The Wicker Man (2006) — A terrible bee-movie

“How’d it get burned? How’d it get burned?”

Justin’s rating: This is where the phrase “blood honey” got its origin

Justin’s review: In the years that followed 2006, Nicolas Cage has tried to get a defense going of this Wicker Man remake, claiming that it wasn’t actually a laughably botched horror movie but a film that intended to be an absurdist comedy all along. I think there’s very little evidence to support that, and far more that indicates how everyone knew by the time shooting was done that this was going to be a monumental stinker.

It’s certainly a whole lot more fun to consider it from the “botched horror flick” perspective, what with scene after scene of events that were intended to be scary ended up becoming the internet’s favorite memes:

But as with many things, I was quite late to The Wicker Man party, so I’m only now sitting down to subject myself to this barrel of insanity, bear suits, and Nicholas Cage overacting.

Because nobody’s going to care about spoilers with this one, it’s helpful to review it with all of the “twists” unveiled to see how stupid it actually is. At the start of the movie, state trooper Edward (Cage) gets this letter from his ex-fiancée asking him to come to some obscure, “off limits” island to help her look for her missing daughter. This is a highly convoluted setup — which also involves a weirdly staged car accident — to lure Eddie to the island for some pagan sacrificin’. It’s because last year’s honey crop is low, and, logically, the only way to get a better result is to trick some blood relative to visit for some torture and murder.

I guess we could also chalk it up to a woman who really wants to stick it to her former beau.

Anyway, once Edward gets to this island, the movie cranks up the weirdness dial and then walks away without remorse. Cage acts like the most awkward human being you’ll ever meet, speaking as if it’s a completely new concept to him. He also cranks out emotions on a random basis, swinging from sarcastic to screaming to bewildered almost independent of the actual scene going on. What’s even better is the fact that Edward continually puts himself in deadly situations all on his own as if he’s trying to die before anyone can kill him.

But Cage’s Edward is only half of the glorious weirdness that makes up Wicker Man. The other is the islanders, who are these looney cultish pagans who couldn’t be acting more suspicious than if they all wore jail stripes and carried bloodied pitchforks around. Each and every one of them are rude and off-putting to the human sacrifice that they are supposedly trying to keep around. Even Edward’s ex is inconsistent — is she a love interest? An evil plotter? Stoned out of her gourd? Eh, depends on the whims of the scene.

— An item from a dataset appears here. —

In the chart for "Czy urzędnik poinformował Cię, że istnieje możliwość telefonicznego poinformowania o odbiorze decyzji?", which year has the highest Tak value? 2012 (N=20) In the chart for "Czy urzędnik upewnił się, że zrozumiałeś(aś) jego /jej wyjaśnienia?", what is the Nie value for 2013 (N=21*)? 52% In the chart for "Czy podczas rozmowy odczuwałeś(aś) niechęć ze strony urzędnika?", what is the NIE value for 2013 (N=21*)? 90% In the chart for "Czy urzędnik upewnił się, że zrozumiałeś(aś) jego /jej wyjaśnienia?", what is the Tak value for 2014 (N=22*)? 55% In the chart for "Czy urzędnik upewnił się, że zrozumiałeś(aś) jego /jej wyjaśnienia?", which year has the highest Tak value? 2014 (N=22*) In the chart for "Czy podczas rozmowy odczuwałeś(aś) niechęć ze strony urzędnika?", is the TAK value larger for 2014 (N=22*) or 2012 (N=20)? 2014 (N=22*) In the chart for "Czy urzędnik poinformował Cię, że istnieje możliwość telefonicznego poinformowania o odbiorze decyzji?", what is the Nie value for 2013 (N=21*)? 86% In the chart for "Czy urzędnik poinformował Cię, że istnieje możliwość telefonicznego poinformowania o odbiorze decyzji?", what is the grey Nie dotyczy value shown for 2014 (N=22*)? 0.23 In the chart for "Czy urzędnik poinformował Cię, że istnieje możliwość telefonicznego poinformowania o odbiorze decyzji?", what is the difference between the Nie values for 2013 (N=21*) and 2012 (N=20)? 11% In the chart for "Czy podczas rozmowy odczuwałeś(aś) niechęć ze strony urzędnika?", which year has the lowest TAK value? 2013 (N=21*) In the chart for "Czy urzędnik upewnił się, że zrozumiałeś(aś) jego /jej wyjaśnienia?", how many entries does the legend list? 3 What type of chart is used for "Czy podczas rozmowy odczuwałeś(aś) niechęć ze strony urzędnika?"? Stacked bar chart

Faced with an obstinate crowd, Edward draws upon all of his expert police training to run around screaming wildly, stealing bikes, and punching out no less than three women (once while in a bear costume). His erratic behavior, the frequent dream sequences, and the unknowable rules of the islanders make all of this far less scary than it obviously wanted to be.

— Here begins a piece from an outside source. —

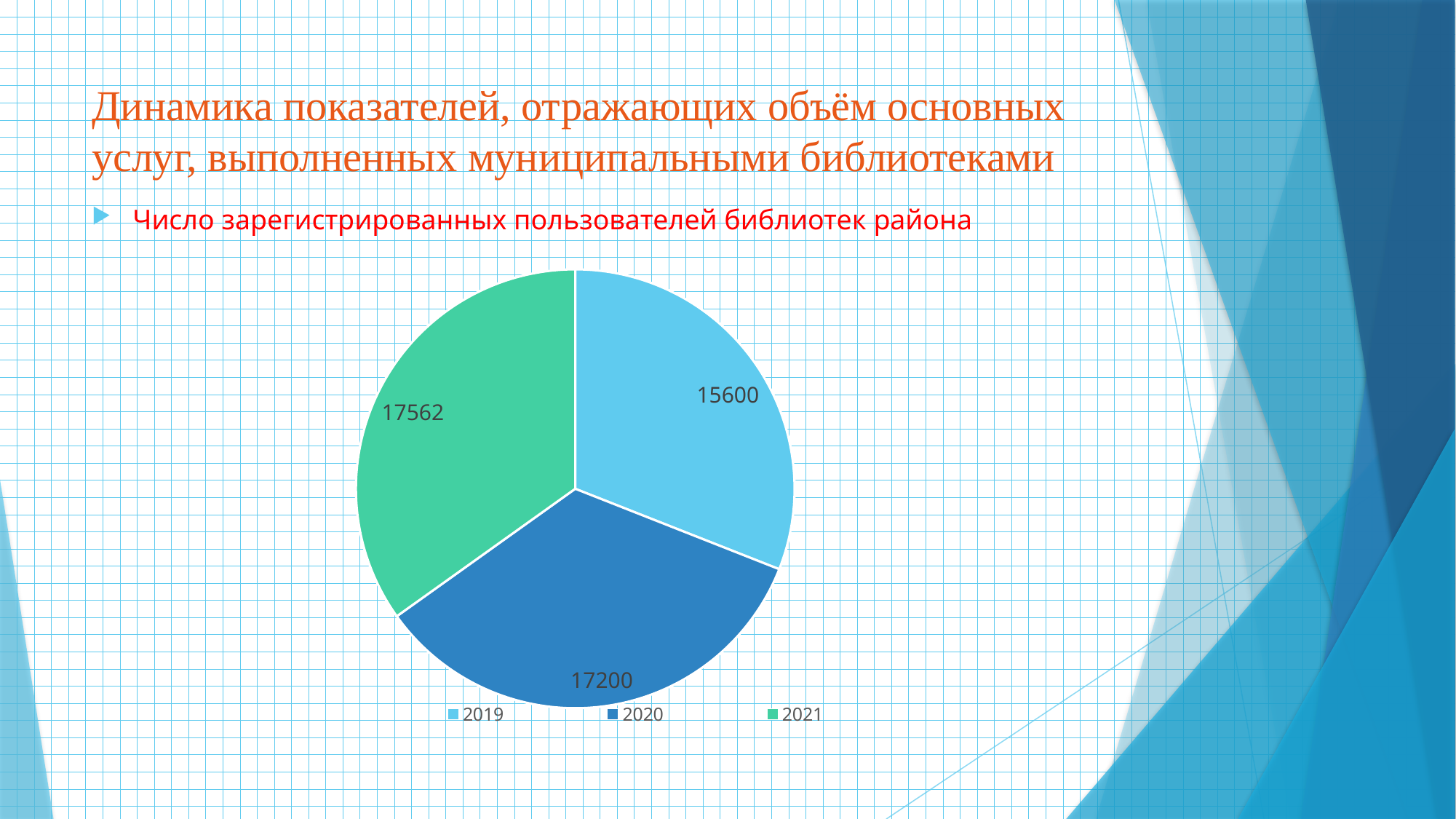
How many entries does the legend list? 3 What is the value for 2019 in the pie chart? 15600 What is the difference between the values for 2020 and 2019? 1600 What type of chart is shown on the slide? Pie chart What colour is the slice for 2021 in the pie chart? Green Which year has the largest slice in the pie chart? 2021 What is the value for 2020 in the pie chart? 17200 Which is larger, the value for 2019 or the value for 2020? 2020 What is the difference between the values for 2021 and 2020? 362 How many slices does the pie chart have? 3 What is the value for 2021 in the pie chart? 17562 Which year has the smallest slice in the pie chart? 2019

This certainly isn’t a scary film — I mean, Smurfs: The Lost Village had more jump scares than Wicker Man. Really, the best way to approach The Wicker Man is to surrender to its incompetence and adore every stupid-soaked minute of it. Twitching bag of dripping blood? Crow in a desk? So much honey talk? Double dream sequences? Girl wearing a beard of bees? Slapping masks off kids? Cheer it on until the credits arrive and you can resume your now-damaged life!

Didja notice? 

  • Burgers can put you into a trance
  • “Everything’s OK!”
  • Kids throwing dolls onto the road have resulted in more truck collisions and resultant explosions than you’ll ever want to know
  • “So.” “Well that sums it up.” But does it?
  • If you’re allergic to bees, you should go to an island known for bees
  • “I’m a cop!” “What does that mean?”
  • “What’s in the bag, a shark or something?”
  • “Swing” is a kind of city talk
  • Why oh why would you kill the bee?
  • Truck on a boat!
  • Man in his purest form? “Phallic symbol phallic symbol!”
  • “I’m just up here to find a missing girl who people are pretending doesn’t exist.”
  • They don’t use the word “dead?”
  • Double misleading dream sequences!
  • “Rituals of the Ancients” book
  • Lots of doctors have dead babies in jars
  • “Want some help?” Proceeds to ruin their log cart.
  • Yes, let’s just randomly bike — then run — through a bee field. And roll down some hills for good measure.
  • So much ominous child whispering on the soundtrack
  • Is it already that time of the movie where we’re digging up a kid’s grave in the dark?
  • I, too, like going swimming down random cisterns in a jacket, tie, and suit pants
  • “How’d it get burned? HOW’D IT GET BURNED?”
  • Hullo, naked one-eye guy
  • Hullo, girl covered in bees and smiling
  • Hullo, creepy grinning twins
  • He doesn’t need anyone’s permission!
  • Nothing says “hero” like sucker punch
  • Whoever told this woman that white and blue woad paint looked good on her wasn’t her friend at all
  • Did he just karate-kick Leelee Sobieski into a wall?
  • Bees super enjoy being poured down holes? Because that’s how bees work?